*** Opening of Data provided ***

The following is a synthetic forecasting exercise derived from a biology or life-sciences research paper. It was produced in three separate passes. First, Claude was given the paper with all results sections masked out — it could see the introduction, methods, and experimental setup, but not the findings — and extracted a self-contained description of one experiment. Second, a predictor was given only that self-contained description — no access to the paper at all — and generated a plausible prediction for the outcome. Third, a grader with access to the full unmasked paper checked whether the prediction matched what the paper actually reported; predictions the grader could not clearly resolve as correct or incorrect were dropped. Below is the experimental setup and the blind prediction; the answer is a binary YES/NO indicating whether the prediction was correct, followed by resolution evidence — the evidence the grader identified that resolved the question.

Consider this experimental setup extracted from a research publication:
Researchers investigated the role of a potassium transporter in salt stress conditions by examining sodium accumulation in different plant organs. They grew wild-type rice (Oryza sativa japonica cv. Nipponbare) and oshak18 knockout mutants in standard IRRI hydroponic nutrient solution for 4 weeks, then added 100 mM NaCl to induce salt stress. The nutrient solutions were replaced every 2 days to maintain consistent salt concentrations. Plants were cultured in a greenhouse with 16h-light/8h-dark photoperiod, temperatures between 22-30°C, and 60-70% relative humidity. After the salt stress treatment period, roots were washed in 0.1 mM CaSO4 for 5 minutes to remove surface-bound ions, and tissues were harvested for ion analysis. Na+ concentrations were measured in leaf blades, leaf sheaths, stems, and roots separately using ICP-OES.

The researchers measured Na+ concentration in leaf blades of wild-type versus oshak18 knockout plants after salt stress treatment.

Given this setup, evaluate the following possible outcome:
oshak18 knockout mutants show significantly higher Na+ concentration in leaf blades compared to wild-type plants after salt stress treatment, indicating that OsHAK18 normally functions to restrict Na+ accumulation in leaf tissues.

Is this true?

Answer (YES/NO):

*** Close of Data provided ***

=== What you should do ===
Using the material above, tally each line where the word "measured" appears. Reply with the total only.

=== Response for this exercise ===
2